** Start of Extracted entries **

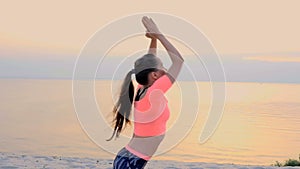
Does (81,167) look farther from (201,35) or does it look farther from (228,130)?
(228,130)

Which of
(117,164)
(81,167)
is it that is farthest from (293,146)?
(117,164)

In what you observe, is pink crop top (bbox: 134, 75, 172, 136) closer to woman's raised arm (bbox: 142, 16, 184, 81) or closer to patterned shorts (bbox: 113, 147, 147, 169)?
woman's raised arm (bbox: 142, 16, 184, 81)

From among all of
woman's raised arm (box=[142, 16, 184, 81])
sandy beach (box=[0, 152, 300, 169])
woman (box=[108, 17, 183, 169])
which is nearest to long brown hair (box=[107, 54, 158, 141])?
woman (box=[108, 17, 183, 169])

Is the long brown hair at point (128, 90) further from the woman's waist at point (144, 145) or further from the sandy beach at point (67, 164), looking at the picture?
the sandy beach at point (67, 164)

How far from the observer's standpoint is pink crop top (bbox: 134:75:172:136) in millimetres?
2840

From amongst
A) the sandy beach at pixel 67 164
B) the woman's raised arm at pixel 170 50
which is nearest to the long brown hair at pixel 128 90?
the woman's raised arm at pixel 170 50

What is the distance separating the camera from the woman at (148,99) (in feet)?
9.37

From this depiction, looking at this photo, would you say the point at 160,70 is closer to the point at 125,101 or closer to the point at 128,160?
the point at 125,101

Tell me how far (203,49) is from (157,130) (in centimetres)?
54

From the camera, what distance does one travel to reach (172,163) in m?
9.05

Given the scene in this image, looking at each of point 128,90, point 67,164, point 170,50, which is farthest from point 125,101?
point 67,164

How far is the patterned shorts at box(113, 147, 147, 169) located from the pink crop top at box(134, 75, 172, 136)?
0.26 meters

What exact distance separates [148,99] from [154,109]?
62mm

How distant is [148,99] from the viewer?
286cm
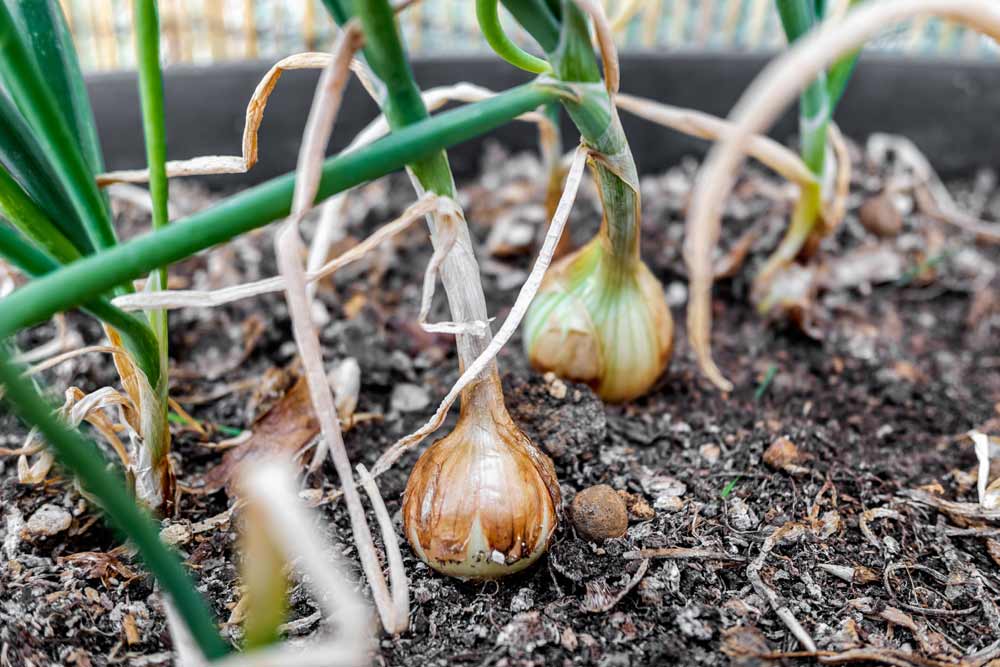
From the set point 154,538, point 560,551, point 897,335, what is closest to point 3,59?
point 154,538

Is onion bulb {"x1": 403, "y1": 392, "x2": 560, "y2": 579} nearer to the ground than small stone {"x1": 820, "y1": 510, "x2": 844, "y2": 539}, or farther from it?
farther from it

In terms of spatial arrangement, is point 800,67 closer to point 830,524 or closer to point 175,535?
point 830,524

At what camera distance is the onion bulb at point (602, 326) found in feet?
2.71

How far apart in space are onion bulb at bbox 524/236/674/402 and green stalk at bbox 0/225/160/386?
14.8 inches

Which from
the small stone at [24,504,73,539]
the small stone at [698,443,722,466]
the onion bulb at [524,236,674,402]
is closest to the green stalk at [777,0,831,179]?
the onion bulb at [524,236,674,402]

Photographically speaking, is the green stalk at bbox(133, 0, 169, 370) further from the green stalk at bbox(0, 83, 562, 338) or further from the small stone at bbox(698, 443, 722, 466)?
the small stone at bbox(698, 443, 722, 466)

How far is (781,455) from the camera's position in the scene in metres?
0.78

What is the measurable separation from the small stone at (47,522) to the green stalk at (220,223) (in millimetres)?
327

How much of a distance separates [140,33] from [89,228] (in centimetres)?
16

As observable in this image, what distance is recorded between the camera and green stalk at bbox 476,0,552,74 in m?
0.61

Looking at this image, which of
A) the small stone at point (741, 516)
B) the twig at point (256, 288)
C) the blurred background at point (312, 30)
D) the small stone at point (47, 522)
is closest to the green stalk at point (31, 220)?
the twig at point (256, 288)

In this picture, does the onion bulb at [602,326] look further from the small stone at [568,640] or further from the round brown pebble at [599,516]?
the small stone at [568,640]

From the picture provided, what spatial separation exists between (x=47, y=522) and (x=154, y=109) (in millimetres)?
362

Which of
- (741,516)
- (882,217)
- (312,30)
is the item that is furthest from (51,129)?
(882,217)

** End of Extracted entries **

--- What to work on ---
Copy every entry above verbatim, including each answer, and omit the pictures.

--- Task answer ---
Does (81,167) look farther from (201,35) or does it look farther from (228,130)?
(228,130)

Which of
(117,164)
(81,167)
is it that is farthest from (293,146)?
(117,164)

In what you observe, is pink crop top (bbox: 134, 75, 172, 136) closer to woman's raised arm (bbox: 142, 16, 184, 81) or closer to patterned shorts (bbox: 113, 147, 147, 169)?
woman's raised arm (bbox: 142, 16, 184, 81)

From among all of
woman's raised arm (box=[142, 16, 184, 81])
sandy beach (box=[0, 152, 300, 169])
woman (box=[108, 17, 183, 169])
which is nearest to long brown hair (box=[107, 54, 158, 141])?
woman (box=[108, 17, 183, 169])

Is the long brown hair at point (128, 90) further from the woman's waist at point (144, 145) or further from the sandy beach at point (67, 164), looking at the picture?
the sandy beach at point (67, 164)

How far from the observer's standpoint is pink crop top (bbox: 134:75:172:136) in millimetres?
2840

From amongst
A) the sandy beach at pixel 67 164
B) the woman's raised arm at pixel 170 50
which is nearest to the long brown hair at pixel 128 90?
the woman's raised arm at pixel 170 50

What is the distance separating the camera from the woman at (148,99) (in feet)?
9.37

From this depiction, looking at this photo, would you say the point at 160,70 is closer to the point at 125,101 or closer to the point at 128,160?
the point at 125,101

Tell me how far (203,49) is from (157,130) (in centimetres)?
54

From the camera, what distance does one travel to reach (172,163) in m?
9.05

Given the scene in this image, looking at each of point 128,90, point 67,164, point 170,50, which is farthest from point 125,101?
point 67,164

How far is the patterned shorts at box(113, 147, 147, 169) located from the pink crop top at box(134, 75, 172, 136)?
0.26 meters

What exact distance separates [148,99] from [154,109]?
62mm

How distant is [148,99] from the viewer?
286cm
From the set point 154,538, point 560,551, point 897,335, what is closest to point 3,59?
point 154,538

Is onion bulb {"x1": 403, "y1": 392, "x2": 560, "y2": 579} nearer to the ground than small stone {"x1": 820, "y1": 510, "x2": 844, "y2": 539}, or farther from it?
farther from it

In terms of spatial arrangement, is point 800,67 closer to point 830,524 or closer to point 175,535?
point 830,524

At what camera distance is the onion bulb at point (602, 326) found in feet?
2.71

How far apart in space are onion bulb at bbox 524/236/674/402 and green stalk at bbox 0/225/160/386?
14.8 inches

Which from
the small stone at [24,504,73,539]
the small stone at [698,443,722,466]
the onion bulb at [524,236,674,402]
is closest to the green stalk at [777,0,831,179]?
the onion bulb at [524,236,674,402]

Photographically speaking, is the green stalk at bbox(133, 0, 169, 370) further from the green stalk at bbox(0, 83, 562, 338) or further from the small stone at bbox(698, 443, 722, 466)?
the small stone at bbox(698, 443, 722, 466)

How far is (781,455) from the camera's position in the scene in metres?
0.78

What is the measurable separation from the small stone at (47,522) to the green stalk at (220,223) (in millimetres)?
327

How much of a distance separates [140,33] from [89,228] (in centimetres)?
16

As observable in this image, what distance is recorded between the camera and green stalk at bbox 476,0,552,74 in m?
0.61

Looking at this image, which of
A) the small stone at point (741, 516)
B) the twig at point (256, 288)
C) the blurred background at point (312, 30)
D) the small stone at point (47, 522)
is closest to the green stalk at point (31, 220)?
the twig at point (256, 288)

In this picture, does the onion bulb at [602,326] look further from the small stone at [568,640] or further from the round brown pebble at [599,516]?
the small stone at [568,640]

From the picture provided, what spatial separation exists between (x=47, y=522) and (x=154, y=109) (in millimetres)?
362

Which of
- (741,516)
- (882,217)
- (312,30)
is the item that is furthest from (51,129)?
(882,217)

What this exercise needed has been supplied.